I’m on my 3rd non consecutive week of using the PM. This week has been a bit disturbing for me in that I feel that I’m starting to shrink a bit.

I put the PM on longer rods this week and at minimum tension I feel it’s stretching me to the max. Am I overdoing it?

Let’s use this thread to share our PM insights with each other.

BTW, PM is my only form of PE now and I wear it 5-6 hrs a day M-F and have weekends off.

I’m really only looking for length gains. Girth is not as important to me at this point.

Thanks!
Rambone

I’ve been a thread killer when I ask these questions, but I’ll go ahead and ask anyway. I have a home-made model, have been using it approx 2 months.

When I take it off, it is elongated for a bit, then gets puffy and shrinks up, is that what you mean by shrinking?

When you wear for 5-6 hours, how many hours consecutive?

When you feel fatigue, do you back it down a little?

Originally Posted by SixerMan
I’ve been a thread killer when I ask these questions, but I’ll go ahead and ask anyway. I have a home-made model, have been using it approx 2 months.

When I take it off, it is elongated for a bit, then gets puffy and shrinks up, is that what you mean by shrinking?

When you wear for 5-6 hours, how many hours consecutive?

When you feel fatigue, do you back it down a little?


Puffy? What do you mean by puffy? As for my shrinking, I find that my flaccid size seems smaller after some mildy painful sessions. Its almost like my unit is cringing in pain :) . During my first week, it seemed to stay bigger in the flaccid state. This week is strange.

As for the 5-6 hours. I usually can do the first 2 hours without a break. After that I have to take it off and and let the blood flow back in and replace it every 1 hour. Towards the last 2 hours it comes off every 45 minutes.

So sixer, have you seen any gains in your 2 months? How long do you wear yours and do you wear it up or down? What is your LOT?

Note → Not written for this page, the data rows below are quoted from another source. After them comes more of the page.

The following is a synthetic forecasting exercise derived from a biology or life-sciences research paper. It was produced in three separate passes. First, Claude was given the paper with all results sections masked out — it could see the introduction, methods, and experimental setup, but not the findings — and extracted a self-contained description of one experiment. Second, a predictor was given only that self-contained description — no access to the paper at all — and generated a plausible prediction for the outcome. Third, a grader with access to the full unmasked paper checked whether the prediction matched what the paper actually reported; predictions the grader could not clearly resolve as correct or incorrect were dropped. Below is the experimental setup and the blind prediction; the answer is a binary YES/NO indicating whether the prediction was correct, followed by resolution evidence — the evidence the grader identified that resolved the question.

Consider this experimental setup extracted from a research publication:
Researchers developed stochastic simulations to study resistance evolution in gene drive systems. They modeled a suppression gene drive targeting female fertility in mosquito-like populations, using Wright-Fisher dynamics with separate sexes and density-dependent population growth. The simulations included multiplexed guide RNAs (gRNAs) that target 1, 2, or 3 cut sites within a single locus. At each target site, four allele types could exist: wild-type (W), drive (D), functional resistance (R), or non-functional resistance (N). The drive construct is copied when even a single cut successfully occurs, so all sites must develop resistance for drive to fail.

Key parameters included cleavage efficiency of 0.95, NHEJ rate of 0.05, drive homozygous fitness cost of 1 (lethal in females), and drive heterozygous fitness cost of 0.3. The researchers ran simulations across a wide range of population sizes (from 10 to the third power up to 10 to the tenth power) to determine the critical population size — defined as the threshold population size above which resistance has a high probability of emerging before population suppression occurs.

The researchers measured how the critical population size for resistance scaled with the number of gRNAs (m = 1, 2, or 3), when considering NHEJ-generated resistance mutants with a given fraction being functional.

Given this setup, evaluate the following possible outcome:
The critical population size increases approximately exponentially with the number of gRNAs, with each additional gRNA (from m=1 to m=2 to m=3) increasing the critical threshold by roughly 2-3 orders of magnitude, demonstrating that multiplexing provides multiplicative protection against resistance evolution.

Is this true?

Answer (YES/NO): YES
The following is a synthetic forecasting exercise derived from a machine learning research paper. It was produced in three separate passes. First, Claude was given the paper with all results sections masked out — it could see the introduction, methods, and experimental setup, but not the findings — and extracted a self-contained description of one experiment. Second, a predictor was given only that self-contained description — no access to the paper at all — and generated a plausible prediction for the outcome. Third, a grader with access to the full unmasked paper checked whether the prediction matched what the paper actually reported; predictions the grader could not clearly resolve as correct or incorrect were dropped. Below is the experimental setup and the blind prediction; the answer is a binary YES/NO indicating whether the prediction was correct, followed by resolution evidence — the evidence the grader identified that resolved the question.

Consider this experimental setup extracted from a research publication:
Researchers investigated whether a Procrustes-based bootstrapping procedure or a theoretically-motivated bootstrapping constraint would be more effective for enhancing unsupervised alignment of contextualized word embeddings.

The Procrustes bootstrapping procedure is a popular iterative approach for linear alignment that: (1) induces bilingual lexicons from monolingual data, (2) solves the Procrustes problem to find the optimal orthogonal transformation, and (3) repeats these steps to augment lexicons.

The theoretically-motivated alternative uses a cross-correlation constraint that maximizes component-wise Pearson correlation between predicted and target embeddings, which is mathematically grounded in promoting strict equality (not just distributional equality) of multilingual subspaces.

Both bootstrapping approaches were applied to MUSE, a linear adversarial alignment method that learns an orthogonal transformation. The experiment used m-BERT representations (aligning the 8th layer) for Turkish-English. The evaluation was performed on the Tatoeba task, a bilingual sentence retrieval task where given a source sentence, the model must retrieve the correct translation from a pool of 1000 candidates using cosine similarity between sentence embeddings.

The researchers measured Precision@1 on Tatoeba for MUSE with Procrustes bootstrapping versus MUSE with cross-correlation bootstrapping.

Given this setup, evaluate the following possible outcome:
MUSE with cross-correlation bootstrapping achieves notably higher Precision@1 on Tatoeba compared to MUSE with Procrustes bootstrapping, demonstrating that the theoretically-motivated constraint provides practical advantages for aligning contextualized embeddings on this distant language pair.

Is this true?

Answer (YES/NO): NO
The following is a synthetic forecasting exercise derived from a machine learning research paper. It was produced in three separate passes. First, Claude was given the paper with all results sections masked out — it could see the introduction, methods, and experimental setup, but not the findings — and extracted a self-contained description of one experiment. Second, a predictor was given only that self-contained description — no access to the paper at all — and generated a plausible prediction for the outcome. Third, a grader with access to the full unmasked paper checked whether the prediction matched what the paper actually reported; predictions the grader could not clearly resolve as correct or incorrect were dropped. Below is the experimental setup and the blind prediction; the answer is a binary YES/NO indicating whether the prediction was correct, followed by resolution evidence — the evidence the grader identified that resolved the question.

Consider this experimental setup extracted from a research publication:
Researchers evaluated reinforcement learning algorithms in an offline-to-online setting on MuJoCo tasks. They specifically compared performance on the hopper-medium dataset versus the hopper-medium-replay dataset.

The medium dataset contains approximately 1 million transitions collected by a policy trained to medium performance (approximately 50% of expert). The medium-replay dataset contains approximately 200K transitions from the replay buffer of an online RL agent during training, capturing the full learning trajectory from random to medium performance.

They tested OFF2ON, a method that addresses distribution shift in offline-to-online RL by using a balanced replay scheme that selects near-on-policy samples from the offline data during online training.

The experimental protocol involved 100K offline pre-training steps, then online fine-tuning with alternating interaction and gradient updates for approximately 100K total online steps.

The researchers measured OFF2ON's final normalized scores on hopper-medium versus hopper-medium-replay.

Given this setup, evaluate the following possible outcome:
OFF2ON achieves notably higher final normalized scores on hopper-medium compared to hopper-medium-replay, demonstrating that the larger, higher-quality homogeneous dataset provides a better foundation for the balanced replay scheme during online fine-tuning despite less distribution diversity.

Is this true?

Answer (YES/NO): NO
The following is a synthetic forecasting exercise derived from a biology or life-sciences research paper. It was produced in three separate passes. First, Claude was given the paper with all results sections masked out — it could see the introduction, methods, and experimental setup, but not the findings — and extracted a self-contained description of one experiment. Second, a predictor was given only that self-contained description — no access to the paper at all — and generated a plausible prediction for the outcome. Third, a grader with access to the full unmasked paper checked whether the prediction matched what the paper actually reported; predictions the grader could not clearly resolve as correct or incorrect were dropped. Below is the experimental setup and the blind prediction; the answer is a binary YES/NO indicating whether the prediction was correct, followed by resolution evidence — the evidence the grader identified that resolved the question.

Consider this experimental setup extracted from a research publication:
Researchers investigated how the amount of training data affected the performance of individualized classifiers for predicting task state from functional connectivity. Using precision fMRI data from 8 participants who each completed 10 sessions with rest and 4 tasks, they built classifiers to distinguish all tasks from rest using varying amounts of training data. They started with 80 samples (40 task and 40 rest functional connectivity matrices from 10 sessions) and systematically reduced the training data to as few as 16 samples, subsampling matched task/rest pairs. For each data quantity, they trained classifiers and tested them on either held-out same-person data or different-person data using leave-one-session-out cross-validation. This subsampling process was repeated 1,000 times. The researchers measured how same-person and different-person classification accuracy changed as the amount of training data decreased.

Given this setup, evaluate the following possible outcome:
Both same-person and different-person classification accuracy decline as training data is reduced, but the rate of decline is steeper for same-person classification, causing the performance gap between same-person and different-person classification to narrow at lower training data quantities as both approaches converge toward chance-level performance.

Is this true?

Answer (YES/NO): NO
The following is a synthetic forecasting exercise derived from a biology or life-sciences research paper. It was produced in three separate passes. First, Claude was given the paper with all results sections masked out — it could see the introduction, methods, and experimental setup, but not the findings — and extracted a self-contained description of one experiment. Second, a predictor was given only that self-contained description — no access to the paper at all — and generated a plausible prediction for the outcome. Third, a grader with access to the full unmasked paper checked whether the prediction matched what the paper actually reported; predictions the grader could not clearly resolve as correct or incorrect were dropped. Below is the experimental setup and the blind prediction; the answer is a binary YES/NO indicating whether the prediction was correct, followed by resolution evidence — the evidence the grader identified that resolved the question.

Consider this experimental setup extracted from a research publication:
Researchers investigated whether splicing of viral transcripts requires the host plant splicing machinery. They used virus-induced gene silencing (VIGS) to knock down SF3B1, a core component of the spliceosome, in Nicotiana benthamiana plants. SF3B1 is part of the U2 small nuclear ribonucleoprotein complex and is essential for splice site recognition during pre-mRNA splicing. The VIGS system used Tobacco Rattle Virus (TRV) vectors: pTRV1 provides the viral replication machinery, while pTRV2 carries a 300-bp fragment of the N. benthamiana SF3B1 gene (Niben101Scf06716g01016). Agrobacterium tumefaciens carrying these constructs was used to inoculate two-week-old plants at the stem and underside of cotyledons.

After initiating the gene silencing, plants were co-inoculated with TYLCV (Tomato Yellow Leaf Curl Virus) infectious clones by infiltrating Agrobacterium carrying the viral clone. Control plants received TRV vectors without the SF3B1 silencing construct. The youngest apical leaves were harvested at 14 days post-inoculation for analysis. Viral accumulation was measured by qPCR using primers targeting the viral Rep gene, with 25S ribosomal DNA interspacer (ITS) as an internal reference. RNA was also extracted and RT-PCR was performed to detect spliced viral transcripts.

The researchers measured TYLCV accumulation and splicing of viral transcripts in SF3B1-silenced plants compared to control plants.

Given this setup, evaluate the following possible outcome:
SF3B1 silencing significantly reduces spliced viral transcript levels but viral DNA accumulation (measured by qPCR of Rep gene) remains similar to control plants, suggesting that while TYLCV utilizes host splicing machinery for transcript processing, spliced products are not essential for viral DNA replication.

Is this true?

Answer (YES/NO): NO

Wow, I didn’t kill the thread!

By Puffy, I mean it shrinks down in length within minutes (I have “one” that like 3” to 4” flaccid, but over 6 EL aka a “non shower”), becomes a pinkish hue, but instead of becoming a dehydrated lima bean, it’s thick and spongey.
Sounds like your body is being accustomed to your exercises <— I dont know if that is good bad or indifferent.

It sounds like you are wearing yours like I do. I’m building up to 2 to 2.5 hours first thing in the day, then can only stand about an hour at a time after that. I do my best to get 3-5 hours a day.

I’m not going to measure till my 6 month mark (approx September).

I have a bit of E.D. and have not figured out my LOT yet, I’ll have to sneak up on it. I do get early morning Woodrows now, I guess I could get up and figure it out, excpet I’m 3/4 a sleep.

Rambone, I use the PM as well but I also use the powerjelq. I have been PEing off and on, 3 months straight at first, for about 9 months now. I have gained a 1/2 inch in length and about a 1/2 inch in girth. All of this talk about “puffy” and shrinking sounds a little scary to me. Furthermore, leaving the PM on longer than 1.5 hour sounds as though it may do more harm than good. I do not have the instructions here before me but I think they state not to wear the PM longer than 1.5. Remember, anything in excess can be harmful. I would recommend wearing the PM over sessions of the longest time the instructions recommend. One thing I do after a session that helps me keep the stretch is give him a nice massage to get or keep the blood flowing for about 15-30min depending on how I feel. Working it up to a full erection is not bad and it helps to keep the stretch. I hope this helps.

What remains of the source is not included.